---------- Records shown
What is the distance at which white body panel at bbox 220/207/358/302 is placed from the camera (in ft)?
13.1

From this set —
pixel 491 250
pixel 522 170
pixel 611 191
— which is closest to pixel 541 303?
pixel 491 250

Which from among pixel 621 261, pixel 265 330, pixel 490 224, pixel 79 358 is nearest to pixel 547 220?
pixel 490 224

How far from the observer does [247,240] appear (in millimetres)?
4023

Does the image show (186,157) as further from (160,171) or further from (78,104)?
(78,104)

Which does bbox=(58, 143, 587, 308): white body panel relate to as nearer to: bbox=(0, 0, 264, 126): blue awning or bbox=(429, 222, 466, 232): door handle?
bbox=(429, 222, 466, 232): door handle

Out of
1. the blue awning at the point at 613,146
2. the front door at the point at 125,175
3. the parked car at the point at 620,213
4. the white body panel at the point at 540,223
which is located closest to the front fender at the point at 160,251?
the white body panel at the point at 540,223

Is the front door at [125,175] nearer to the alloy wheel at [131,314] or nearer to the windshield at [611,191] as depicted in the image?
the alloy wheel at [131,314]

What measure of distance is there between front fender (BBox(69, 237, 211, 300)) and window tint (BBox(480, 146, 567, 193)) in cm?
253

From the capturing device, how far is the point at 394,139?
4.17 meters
--------------------
**Problem statement:** Copy every item above, with its answer, word for word and in the same order.

**Task response:**
What is the distance at which white body panel at bbox 220/207/358/302 is placed from the camera (in ft)?
13.1

From this set —
pixel 491 250
pixel 522 170
pixel 611 191
— which is closest to pixel 541 303?
pixel 491 250

Which from among pixel 621 261, pixel 265 330, pixel 490 224, pixel 79 358 is nearest to pixel 547 220?
pixel 490 224

How far from the observer does [247,240] appear (in millimetres)?
4023

Does the image show (186,157) as further from (160,171) or further from (78,104)?
(78,104)

Which does bbox=(58, 143, 587, 308): white body panel relate to as nearer to: bbox=(0, 0, 264, 126): blue awning or bbox=(429, 222, 466, 232): door handle?
bbox=(429, 222, 466, 232): door handle

Out of
1. the blue awning at the point at 613,146
2. the front door at the point at 125,175
3. the parked car at the point at 620,213
4. the white body panel at the point at 540,223
which is located closest to the front fender at the point at 160,251?
the white body panel at the point at 540,223

Is the front door at [125,175] nearer to the alloy wheel at [131,314] or nearer to the windshield at [611,191] as depicted in the image?
the alloy wheel at [131,314]

What measure of distance is there between front fender (BBox(69, 237, 211, 300)) and window tint (BBox(480, 146, 567, 193)) in cm?
253

From the capturing device, how far is the point at 394,139?
4.17 meters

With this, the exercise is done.